Captioned web images:
******************************
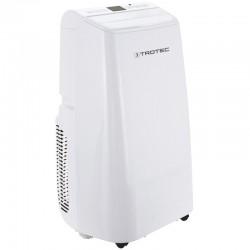 Mobile Klimaanlage Trotec PAC 3500E Monobloc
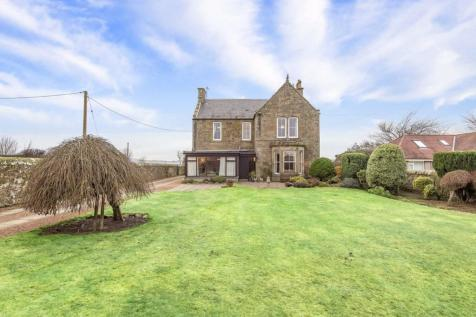 Freuchie, Fife. 4 bedroom detached house for sale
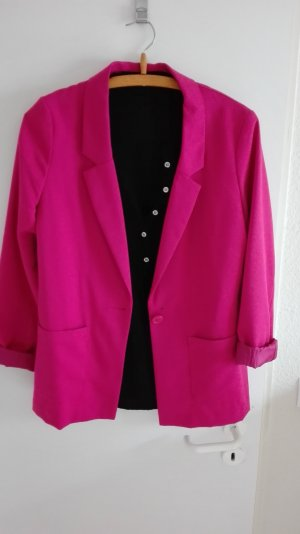 Casual Blazer pink Oversize H&M
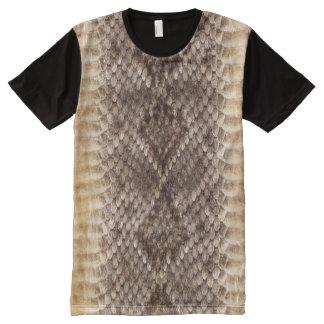 Rattlesnake Snake Skin All-Over-Print T-Shirt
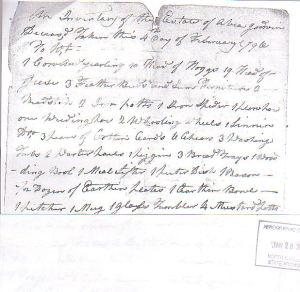 Inventory of estate of Abiah Godwin, page 1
******************************
### DESCRIPTION OF THE TASK
Write out all of the data above exactly, without any of its pictures.

### OUTPUT FOR THIS EXERCISE
 Mobile Klimaanlage Trotec PAC 3500E Monobloc
 Freuchie, Fife. 4 bedroom detached house for sale
 Casual Blazer pink Oversize H&M
 Rattlesnake Snake Skin All-Over-Print T-Shirt
 Inventory of estate of Abiah Godwin, page 1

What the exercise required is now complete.